Text extract:

[START]

Two question ask,please.
What kind of the turning?
Are that turning is up unweight or down unweight?
Can I use that turning type on down mogul?
Edited by norman - 3/23/12 at 11:12pm
It looks to me like you push yourself up, and once you have finished the push you are "unweighted" and start the new turn with a bit of a pivot, then continue the turn as your weight comes down to pressure the skis.
Most would call that up-unweight.
You can use any type of turn in moguls, though some types will work better than others and some typse will require more skill to work.
Just my opinion, and I'm just a skier, not an instructor, but....
02 is progressing towards down unweighting, but not quite there yet.
It is hard to tell in linked turns, because in order to "down unweight" you have to be up to start with, and how do you get up, and is there any left-over "up unweighting" still, when you start the turn? It is really a combination of up and down unweighting (as it should be if you are going to be doing unweighting turns).
Thank’s your repley.
I am not an instructor, too.
I have no real answer.
In my opinion that is different idea with you.
The first video is down unweight.
The second video “02” is up unweight.
Maybe I do up unweight like down unweight, do down unweight like up unweight.
But in my key point is what when I pole plant into the snow in time. I am After the start of ploe plant to extend my legs or I am before the start of ploe plant to extend my legs
How do you or anyone think about that?
IMO you may have In turn02 a slightly lateral movement by the initiate of the new turn. In "what kind of turn" you just up and down straightly.
In turn01 you made something like block pole plant.
I think turn 02 is the best, more flow and dynamic.
Here is how I think of up unweighting. You push yourself up (by pushing the world down with your feet/skis), this causes you to accelerate in the upwards direction, increasing your upwards speed. After the push, gravity will be used up to accelerate you in a downwards direction, while that is going on you don't have to support your weight, just like you don't need to keep pushing on the ground once you are in the air in a jump. You are unweighted.

[END]

Data lines:

[START]

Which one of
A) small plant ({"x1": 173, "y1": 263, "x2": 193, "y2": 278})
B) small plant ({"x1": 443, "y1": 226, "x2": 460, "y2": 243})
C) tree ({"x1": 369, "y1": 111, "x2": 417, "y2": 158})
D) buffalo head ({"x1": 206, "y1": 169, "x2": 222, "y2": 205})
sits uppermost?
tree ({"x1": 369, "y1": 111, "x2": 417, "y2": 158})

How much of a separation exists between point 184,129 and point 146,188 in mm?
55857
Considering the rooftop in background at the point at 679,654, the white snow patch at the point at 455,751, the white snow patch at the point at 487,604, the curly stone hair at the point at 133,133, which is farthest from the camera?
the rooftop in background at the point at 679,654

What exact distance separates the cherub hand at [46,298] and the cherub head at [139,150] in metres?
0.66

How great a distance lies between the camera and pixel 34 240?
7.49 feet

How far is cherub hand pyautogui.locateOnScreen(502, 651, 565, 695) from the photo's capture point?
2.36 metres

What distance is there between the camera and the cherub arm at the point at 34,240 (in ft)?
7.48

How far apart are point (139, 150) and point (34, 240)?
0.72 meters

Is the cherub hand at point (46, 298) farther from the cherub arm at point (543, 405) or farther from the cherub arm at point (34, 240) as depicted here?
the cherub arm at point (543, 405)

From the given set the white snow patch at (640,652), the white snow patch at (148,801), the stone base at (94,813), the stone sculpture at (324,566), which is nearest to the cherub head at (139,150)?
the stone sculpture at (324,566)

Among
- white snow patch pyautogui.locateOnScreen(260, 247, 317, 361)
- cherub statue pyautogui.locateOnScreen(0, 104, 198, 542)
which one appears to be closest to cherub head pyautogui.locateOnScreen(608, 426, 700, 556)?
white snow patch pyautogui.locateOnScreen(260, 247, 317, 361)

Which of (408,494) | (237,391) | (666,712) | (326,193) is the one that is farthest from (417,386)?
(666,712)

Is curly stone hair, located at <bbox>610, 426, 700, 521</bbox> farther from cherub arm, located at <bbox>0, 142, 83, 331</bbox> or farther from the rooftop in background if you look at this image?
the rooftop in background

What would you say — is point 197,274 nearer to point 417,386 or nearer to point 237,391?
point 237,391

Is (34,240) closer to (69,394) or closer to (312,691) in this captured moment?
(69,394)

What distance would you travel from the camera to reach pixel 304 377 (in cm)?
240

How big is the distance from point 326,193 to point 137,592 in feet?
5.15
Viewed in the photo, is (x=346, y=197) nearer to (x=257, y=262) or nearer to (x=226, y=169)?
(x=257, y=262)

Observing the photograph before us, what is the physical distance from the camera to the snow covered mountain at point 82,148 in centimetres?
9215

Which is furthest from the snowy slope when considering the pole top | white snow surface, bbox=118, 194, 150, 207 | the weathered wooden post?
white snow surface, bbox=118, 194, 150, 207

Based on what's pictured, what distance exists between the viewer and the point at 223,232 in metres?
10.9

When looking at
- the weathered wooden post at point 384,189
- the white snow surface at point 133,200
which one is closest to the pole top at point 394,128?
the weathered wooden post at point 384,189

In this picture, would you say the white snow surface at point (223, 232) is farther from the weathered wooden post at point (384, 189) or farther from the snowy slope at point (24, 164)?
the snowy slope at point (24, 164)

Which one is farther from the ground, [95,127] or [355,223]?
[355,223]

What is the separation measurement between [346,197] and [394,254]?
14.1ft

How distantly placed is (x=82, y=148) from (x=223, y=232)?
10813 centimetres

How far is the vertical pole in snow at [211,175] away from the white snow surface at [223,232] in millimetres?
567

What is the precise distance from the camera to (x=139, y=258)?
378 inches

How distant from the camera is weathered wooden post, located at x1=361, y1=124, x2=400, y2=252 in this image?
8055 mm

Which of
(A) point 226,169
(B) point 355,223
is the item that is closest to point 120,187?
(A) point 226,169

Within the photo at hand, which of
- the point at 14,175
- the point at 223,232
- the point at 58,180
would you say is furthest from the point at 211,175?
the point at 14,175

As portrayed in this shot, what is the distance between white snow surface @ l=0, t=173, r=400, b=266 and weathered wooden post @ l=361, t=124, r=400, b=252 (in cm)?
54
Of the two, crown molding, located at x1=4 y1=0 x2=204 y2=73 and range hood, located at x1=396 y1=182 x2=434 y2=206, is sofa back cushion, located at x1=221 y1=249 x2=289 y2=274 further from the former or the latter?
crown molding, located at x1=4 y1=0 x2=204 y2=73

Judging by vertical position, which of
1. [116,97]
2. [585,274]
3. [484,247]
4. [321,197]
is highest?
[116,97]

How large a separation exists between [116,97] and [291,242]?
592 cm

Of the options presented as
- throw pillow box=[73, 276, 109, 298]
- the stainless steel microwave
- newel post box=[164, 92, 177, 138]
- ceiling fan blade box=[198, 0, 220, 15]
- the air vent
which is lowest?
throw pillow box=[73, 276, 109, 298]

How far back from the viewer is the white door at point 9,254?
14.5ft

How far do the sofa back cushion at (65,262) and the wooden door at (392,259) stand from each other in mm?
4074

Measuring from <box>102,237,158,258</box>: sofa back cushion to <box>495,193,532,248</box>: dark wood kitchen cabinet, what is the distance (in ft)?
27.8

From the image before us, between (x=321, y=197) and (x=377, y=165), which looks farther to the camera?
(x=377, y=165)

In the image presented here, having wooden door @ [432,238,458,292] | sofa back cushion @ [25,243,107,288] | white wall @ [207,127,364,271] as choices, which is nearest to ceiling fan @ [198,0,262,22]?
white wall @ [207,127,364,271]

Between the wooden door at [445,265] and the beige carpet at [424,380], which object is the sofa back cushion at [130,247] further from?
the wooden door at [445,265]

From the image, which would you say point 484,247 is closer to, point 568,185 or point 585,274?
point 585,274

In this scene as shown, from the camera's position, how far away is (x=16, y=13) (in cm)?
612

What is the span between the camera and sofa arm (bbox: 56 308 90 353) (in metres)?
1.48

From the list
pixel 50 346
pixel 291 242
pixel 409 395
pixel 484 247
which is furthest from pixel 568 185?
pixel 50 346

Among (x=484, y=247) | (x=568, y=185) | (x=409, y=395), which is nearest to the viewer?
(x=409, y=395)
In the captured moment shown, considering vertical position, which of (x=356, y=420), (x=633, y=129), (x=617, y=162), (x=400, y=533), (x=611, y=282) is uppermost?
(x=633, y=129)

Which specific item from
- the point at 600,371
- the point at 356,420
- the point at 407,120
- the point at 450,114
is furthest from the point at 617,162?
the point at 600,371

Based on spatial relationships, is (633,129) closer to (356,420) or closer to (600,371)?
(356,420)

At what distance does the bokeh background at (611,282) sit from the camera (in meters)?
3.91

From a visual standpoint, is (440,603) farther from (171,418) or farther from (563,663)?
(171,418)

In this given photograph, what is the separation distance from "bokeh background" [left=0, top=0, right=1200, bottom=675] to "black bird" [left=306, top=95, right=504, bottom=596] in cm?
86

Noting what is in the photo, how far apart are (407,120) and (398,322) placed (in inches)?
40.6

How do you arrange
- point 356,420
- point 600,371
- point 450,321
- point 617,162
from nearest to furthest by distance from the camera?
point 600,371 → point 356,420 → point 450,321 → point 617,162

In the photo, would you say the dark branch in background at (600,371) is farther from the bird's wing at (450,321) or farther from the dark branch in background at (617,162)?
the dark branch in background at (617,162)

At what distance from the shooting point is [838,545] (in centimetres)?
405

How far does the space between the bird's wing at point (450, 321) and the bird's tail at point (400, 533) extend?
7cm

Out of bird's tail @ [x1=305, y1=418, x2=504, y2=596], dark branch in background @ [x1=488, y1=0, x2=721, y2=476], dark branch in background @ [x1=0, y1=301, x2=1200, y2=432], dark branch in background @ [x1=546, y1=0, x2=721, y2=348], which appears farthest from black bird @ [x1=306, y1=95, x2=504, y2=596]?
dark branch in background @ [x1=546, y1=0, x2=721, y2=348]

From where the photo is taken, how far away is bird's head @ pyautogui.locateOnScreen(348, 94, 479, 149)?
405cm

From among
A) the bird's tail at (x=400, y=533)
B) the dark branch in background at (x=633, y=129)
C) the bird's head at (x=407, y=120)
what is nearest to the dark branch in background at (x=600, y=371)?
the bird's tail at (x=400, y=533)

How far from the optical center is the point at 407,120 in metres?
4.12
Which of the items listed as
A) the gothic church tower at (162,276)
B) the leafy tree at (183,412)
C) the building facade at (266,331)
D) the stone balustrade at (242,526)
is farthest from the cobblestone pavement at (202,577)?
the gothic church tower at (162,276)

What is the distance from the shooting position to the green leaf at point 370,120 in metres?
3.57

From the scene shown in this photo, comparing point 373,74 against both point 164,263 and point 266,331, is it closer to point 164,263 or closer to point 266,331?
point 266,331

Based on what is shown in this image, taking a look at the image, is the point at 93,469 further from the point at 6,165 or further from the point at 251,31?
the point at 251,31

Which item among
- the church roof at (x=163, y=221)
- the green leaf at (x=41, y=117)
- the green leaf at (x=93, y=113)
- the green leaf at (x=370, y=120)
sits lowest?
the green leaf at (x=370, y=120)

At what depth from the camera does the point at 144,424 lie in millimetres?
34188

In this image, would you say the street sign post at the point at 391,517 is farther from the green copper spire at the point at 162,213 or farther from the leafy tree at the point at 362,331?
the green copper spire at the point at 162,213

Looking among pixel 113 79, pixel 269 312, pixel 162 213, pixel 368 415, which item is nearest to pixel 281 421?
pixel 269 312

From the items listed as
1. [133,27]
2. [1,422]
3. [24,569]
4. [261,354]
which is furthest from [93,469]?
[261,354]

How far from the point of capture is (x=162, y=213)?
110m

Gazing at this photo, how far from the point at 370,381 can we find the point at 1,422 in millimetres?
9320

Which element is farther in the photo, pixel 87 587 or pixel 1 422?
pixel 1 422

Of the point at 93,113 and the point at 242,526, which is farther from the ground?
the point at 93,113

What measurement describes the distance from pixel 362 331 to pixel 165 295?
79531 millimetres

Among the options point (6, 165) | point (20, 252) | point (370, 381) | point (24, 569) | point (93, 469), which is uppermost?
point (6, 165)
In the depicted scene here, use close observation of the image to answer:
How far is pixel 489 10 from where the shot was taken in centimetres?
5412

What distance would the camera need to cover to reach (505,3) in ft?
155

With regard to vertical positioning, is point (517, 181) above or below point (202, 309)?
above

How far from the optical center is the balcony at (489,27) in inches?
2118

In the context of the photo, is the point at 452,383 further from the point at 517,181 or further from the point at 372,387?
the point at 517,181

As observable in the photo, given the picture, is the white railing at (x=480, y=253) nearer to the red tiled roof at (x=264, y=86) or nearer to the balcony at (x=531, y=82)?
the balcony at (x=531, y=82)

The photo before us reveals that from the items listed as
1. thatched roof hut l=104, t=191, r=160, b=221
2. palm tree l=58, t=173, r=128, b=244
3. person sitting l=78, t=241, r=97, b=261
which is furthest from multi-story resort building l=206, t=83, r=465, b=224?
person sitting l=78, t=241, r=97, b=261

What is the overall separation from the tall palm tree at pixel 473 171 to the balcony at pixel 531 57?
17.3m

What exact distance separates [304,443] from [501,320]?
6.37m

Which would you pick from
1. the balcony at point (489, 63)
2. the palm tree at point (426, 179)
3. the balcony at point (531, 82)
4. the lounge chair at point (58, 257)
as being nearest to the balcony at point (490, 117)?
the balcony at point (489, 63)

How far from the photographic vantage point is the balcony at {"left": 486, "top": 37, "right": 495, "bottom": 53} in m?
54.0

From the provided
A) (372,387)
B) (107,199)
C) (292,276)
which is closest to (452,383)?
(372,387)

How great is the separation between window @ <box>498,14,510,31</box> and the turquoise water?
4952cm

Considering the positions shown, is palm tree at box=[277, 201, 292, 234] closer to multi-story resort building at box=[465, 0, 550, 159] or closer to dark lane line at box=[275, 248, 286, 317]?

[END]

Problems to work on:
(a) In the ski forum thread, which turn does one poster call the best, and what reason does that poster give?
(b) Extend the ski forum thread on unweighting by writing what comes next after its final post.

Results by task:
(a) Turn 02, because it has more flow and is more dynamic.

(b)
Here is how I think of down unweighting. You suddenly pull up your feet, gravity is then allowed to accelerate you down to the earth because your feet are no longer pushing back to resist it. While you are allowing gravity to increase your downwards velocity, you are unweighted.
You can of course combine the two, which is the best way to do unweighted turns in my humble opinion.
Have not taught for a long time, but did teach those turns. Until about 1970 those were the dominant parallel turns from most ski schools. They are all up un-weighted turns. If you initiate your turn by extending the body, standing up, it is up un-weighted. They are still good tools to have in your skiing skill set, and were very effective with straight skis; they are just not the most effective turns with modern skis. They can work in the bumps, but again are not the most efficient with the today's gear.
The last turn is simply a parallel turn. Used for longer radius turns, sort of a Giant Slalom turn if you will.
The second was a wedlen (forgive the spelling), a linked shorter radius turn. Used more in flatter terrain and great in soft snow.
The first is a short-swing, wedlen with a check at the end of the turn. It was the go to turn for steeper slopes where speed control was more essential.
In all of those turns see how skier keeps sinking onto the skis, or getting shorter through the turn? That was how you could keep adding pressure to the ski through the turn. Thank you for posting those, they really are 3 good examples of skiing from a slightly different view.
From my understanding in up unweighting the legs are in more of an extended position in the middle of transtion. In bump skiing most often the legs should be in the most flexed position @ the top of the bump or @ highest point in trough & in the most extended position in the deepest part of the trough. (of course there are differnt ways to ski bumps)
From my experience by being in the stacked position @ the end of the turn @ the bottom of the trough. ( knees over toes & or ball of foot, tail bone about even with the back of boots upper body bent forward above knees with high edge angles & counter) Then to change edges flex & @ middle of trasition have the legs the most flexed which is where the highest part of the trough or bump occures as the skis are tipped to the other side.
I kinda think flexing to unweight in bump skiing works better so the legs are most flexed @ the highest part of the bump ?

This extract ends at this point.